Filmer un monstre au quotidien
Kirill Serebrennikov filme un monstre au plus près et signe un portrait glaçant de Josef Mengele, insensible à ses crimes. Un film dérangeant sur l’impunité et le vertige moral.
Le docteur Josef Mengele est tristement célèbre pour avoir été médecin SS affecté au camp d’Auschwitz et pour les expériences atroces qu’il y a menées sur les prisonniers. Dans “La Disparition de Josef Mengele“, Serebrennikov suit les années de fuite du criminel en Amérique du Sud, de Buenos Aires au Brésil, après sa participation directe aux crimes nazis. Adapté du roman d’Olivier Guez, le récit est éclaté dans le temps : passé et présent se répondent, et cette structure accentue la confrontation entre banalité du mal (le concept est d’Hannah Arendt) et horreur.
Le film est majoritairement en noir et blanc, mais bascule en couleur pour Auschwitz.
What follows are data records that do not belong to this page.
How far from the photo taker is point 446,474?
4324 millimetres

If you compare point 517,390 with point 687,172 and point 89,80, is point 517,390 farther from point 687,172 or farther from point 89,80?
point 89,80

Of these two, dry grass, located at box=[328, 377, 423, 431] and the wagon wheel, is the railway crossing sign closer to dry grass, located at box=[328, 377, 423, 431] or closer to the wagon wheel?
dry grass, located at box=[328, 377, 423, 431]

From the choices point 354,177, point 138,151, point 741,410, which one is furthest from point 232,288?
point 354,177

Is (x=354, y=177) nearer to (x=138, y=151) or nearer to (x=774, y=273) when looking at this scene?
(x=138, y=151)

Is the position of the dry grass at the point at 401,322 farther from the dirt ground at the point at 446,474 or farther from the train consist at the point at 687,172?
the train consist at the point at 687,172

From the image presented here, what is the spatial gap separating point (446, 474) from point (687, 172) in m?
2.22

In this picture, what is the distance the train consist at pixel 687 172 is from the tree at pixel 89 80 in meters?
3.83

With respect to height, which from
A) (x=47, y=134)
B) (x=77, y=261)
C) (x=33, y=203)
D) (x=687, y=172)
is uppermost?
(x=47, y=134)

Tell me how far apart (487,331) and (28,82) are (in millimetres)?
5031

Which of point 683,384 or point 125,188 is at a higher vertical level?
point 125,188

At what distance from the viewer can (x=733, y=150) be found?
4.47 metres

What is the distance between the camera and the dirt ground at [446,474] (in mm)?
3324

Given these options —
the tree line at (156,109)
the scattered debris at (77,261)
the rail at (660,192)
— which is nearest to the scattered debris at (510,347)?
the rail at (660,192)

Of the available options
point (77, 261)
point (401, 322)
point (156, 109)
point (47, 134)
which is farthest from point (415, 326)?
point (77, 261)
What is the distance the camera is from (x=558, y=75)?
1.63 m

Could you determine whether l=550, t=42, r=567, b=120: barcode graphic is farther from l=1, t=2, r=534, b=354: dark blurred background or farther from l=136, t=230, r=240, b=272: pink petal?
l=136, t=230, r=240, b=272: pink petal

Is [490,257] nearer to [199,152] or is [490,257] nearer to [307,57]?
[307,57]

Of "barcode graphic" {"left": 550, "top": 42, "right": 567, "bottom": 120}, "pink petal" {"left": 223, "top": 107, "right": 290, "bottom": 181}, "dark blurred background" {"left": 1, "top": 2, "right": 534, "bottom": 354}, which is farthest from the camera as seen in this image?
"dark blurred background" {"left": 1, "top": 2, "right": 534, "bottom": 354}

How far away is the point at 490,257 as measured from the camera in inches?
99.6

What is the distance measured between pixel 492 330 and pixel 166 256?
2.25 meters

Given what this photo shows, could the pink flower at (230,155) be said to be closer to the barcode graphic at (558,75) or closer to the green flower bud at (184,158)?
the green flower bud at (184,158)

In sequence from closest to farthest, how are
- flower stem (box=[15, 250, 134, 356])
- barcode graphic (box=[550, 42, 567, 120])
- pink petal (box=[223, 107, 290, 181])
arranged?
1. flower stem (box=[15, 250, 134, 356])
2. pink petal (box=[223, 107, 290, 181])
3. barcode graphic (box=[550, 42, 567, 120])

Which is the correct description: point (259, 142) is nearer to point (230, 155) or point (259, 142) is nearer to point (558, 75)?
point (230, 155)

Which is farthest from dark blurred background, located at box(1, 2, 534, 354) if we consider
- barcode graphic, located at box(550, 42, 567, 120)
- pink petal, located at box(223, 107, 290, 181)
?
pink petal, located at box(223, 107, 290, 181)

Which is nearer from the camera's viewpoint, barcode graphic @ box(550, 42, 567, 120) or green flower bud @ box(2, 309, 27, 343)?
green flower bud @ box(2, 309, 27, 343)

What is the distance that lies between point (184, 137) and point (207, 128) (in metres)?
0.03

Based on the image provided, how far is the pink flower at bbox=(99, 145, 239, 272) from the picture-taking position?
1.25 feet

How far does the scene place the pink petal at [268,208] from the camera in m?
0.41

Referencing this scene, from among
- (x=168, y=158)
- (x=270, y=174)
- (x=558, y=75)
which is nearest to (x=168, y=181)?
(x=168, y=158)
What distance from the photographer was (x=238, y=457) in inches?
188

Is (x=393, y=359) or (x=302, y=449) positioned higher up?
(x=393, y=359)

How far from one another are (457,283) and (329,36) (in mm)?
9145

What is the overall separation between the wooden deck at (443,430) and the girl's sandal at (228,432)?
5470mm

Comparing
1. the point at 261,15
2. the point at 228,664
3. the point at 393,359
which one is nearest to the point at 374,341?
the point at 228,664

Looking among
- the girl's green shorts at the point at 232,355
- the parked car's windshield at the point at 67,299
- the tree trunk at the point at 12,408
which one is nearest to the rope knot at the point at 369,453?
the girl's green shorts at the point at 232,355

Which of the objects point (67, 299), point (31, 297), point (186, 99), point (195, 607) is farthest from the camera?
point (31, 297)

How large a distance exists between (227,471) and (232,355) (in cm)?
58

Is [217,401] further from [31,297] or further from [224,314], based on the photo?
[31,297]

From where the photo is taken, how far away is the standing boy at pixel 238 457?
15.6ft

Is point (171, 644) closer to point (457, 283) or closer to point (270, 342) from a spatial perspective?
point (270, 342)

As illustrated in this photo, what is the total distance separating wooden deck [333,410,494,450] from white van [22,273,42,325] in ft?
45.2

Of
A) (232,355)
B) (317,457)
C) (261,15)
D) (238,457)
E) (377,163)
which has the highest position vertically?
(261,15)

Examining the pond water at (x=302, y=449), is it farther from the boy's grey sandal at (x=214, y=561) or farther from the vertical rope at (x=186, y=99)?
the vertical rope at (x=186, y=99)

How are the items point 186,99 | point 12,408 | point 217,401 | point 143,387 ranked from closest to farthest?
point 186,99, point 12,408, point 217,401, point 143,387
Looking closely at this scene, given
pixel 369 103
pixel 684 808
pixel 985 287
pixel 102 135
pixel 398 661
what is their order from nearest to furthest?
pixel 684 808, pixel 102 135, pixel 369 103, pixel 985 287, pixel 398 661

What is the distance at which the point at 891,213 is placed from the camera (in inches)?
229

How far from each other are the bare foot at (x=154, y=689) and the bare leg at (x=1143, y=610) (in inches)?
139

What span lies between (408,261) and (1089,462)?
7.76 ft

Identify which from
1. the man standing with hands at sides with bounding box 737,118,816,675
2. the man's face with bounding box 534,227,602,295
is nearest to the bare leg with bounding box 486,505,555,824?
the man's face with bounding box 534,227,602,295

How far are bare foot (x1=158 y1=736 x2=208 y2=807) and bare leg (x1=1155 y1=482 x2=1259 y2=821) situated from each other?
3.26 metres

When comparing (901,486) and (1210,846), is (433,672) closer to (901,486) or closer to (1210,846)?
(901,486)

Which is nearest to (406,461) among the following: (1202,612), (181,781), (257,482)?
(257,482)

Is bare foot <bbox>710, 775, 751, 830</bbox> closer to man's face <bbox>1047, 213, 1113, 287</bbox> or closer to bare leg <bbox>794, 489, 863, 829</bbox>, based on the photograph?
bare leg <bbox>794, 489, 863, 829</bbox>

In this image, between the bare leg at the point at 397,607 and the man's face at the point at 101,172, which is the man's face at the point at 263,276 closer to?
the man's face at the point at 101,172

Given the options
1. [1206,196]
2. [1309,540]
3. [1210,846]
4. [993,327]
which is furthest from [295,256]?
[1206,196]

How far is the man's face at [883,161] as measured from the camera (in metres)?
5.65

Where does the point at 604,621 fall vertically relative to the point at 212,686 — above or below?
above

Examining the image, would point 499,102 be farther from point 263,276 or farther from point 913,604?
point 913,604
La caméra filme Mengele et sa compagne en train de se baigner et de prendre le soleil, puis, quelques heures ou le lendemain, les expérimentations sur les prisonniers. Le contraste est brutal : le passage de la joie d’amis en plein air aux murs blancs d’une salle de dispensaire – qui ne sert pas à soigner mais à produire un discours raciste sur des êtres considérés comme biologiquement inférieurs aux Aryens, crée un choc permanent. On voit également une scène de dissection, et plus tard Mengele dans une ferme tuer un cochon, gestes qui montrent la continuité de sa logique de domination, même hors de la sphère humaine.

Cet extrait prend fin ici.